O psiquiatra Carlos Maia ressalta que os docentes devem estar cientes de que são pessoas importantíssimas nesse processo. “Os professores têm a oportunidade de detectar as alterações no comportamento da criança, quando comparada a outros indivíduos da mesma faixa etária”, considera. O médico também salienta que, em uma sala com aproximadamente 30 alunos ou mais, os que apresentam TDAH não são somente aqueles com comportamento mais hiperativo, mas também aquelas crianças quietas e pouco participativas, que muitas vezes não são percebidas até que apresentem importantes dificuldades escolares.
Ele reforça que o TDAH é uma doença, e não um problema de caráter ou personalidade: “o comportamento hiperativo/impulsivo não é proposital, e melhora significativamente com o tratamento adequado. Ao perceberem uma criança com características compatíveis com TDAH devem pedir aos pais que providenciem uma avaliação psiquiátrica adequada. A observação dos professores poderá ser fundamental para o futuro dessas crianças”.
Rotina escolar
O presidente da ABDA acredita que a escola – e também a família – precisa estar preparada para lidar com essas crianças. “Os pais e os professores devem ter muita informação sobre o transtorno, quanto maior o grau de informação, melhor. E os pais devem conversar com os professores, saber se eles estão informados sobre o assunto e, se não conhecem, devem pedir que procurem orientação. Pais e professores devem manter diálogo constante, a fim de contribuir para o aprendizado e o desenvolvimento dessa criança”, afirma.
A professora Bárbara concorda que os profissionais que acompanham o aluno na escola e a família devem buscar informações sobre o desenvolvimento, o comportamento, os interesses e avanços do aluno em questão. “Isso para que possam celebrar as melhorias no tratamento e o ganho obtido na qualidade de vida. Ou mesmo para que possam analisar a necessidade de readequação do tratamento em vistas à rotina escolar e às demandas e atividades desenvolvidas por ele neste espaço”, observa.
A educadora afirma que o acompanhamento do aluno com TDAH por uma equipe multiprofissional tende a colaborar para que o trabalho em diversas dimensões tenha sucesso. “Mas reforço que é sempre fundamental que estes profissionais conversem, ouvindo o que o sujeito e a família têm a falar”, reafirma. E exemplifica dizendo que, muitas vezes, a medicação dada ao aluno, variando de acordo com a posologia, o deixa sem energia no período de aula. Neste sentido, é necessário indicar essas características comportamentais à família para que ela e o médico que acompanha o aluno possam verificar se existem outras possibilidades que não interfiram negativamente nas atividades e na saúde do estudante.

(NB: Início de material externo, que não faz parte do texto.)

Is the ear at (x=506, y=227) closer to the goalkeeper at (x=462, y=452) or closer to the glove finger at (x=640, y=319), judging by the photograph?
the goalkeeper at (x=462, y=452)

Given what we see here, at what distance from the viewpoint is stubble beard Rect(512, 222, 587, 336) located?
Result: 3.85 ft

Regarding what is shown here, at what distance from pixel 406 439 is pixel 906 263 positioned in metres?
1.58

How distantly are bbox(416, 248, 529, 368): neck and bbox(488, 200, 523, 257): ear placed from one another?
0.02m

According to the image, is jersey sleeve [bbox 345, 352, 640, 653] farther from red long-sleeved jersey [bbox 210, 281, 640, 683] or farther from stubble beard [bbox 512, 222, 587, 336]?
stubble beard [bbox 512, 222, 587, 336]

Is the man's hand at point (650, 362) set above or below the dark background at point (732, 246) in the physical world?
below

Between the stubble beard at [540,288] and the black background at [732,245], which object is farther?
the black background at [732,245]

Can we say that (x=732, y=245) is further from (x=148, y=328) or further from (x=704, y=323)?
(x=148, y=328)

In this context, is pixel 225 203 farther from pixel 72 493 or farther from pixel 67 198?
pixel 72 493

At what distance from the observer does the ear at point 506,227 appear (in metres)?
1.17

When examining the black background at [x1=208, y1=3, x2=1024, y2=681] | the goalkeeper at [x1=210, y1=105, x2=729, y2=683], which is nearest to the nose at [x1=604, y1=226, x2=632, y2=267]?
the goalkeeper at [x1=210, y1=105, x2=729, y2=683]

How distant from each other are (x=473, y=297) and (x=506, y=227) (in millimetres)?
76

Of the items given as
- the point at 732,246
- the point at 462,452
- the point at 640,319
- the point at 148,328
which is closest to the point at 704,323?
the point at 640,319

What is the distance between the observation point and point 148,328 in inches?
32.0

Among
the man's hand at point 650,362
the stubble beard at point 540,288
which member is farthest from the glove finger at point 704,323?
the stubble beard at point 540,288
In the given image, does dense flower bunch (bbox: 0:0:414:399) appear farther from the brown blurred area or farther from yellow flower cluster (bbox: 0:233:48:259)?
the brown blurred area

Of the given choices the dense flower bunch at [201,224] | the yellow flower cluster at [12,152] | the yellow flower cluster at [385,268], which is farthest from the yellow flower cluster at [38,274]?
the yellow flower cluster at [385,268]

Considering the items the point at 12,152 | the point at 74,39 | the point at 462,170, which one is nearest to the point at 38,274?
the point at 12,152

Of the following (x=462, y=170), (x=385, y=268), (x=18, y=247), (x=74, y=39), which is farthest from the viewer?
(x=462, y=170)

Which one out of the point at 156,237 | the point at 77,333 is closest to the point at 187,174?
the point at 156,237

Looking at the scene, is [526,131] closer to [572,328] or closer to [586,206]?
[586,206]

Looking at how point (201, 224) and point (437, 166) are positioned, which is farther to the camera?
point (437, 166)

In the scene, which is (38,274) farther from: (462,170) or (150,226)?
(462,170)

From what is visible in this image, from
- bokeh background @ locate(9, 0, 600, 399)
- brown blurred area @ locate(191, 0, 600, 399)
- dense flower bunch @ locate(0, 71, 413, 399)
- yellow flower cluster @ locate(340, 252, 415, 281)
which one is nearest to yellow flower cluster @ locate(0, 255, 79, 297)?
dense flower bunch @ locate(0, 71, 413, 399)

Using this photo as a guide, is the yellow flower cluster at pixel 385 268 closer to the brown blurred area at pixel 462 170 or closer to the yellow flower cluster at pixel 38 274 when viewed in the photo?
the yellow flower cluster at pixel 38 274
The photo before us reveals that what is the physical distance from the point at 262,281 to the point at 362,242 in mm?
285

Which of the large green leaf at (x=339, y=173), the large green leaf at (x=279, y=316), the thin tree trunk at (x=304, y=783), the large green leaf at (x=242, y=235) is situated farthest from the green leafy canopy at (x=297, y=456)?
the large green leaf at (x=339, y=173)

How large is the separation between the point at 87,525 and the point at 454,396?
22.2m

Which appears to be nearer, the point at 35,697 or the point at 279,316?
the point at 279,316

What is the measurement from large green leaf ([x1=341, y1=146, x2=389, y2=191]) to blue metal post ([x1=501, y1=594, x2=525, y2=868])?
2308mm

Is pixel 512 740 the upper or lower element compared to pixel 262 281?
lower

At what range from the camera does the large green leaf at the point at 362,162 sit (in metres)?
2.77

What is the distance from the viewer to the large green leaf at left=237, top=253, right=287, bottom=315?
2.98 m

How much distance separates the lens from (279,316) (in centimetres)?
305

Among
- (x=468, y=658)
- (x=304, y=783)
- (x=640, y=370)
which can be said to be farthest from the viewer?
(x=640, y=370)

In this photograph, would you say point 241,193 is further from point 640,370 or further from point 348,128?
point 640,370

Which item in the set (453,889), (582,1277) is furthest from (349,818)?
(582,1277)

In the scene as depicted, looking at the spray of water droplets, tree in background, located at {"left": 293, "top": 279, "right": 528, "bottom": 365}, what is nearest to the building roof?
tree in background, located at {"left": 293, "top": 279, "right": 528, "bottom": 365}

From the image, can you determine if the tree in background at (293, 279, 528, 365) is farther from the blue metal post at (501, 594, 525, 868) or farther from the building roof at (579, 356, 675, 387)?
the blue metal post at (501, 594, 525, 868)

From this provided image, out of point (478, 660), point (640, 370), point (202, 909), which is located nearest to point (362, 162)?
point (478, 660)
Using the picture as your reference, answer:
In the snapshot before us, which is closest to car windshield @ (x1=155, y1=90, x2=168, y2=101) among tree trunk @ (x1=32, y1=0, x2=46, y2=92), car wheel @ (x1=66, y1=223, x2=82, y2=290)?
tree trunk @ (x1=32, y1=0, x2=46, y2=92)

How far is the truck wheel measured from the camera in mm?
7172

Ela ainda enfatiza que cabe aos pais ou responsáveis pelo aluno reger o equilíbrio que deve haver entre os diferentes profissionais em atuação, indicando as prioridades desejadas a partir das necessidades observadas na criança, proporcionando, assim, ambientes estruturados para a convivência sadia. “Os pais também precisam buscar por informações a respeito do transtorno do déficit de atenção/hiperatividade, de modo que possam adequar as possíveis exigências domésticas a estas necessidades, proporcionando a ela [criança] um espaço adequado para o seu desenvolvimento”, finaliza.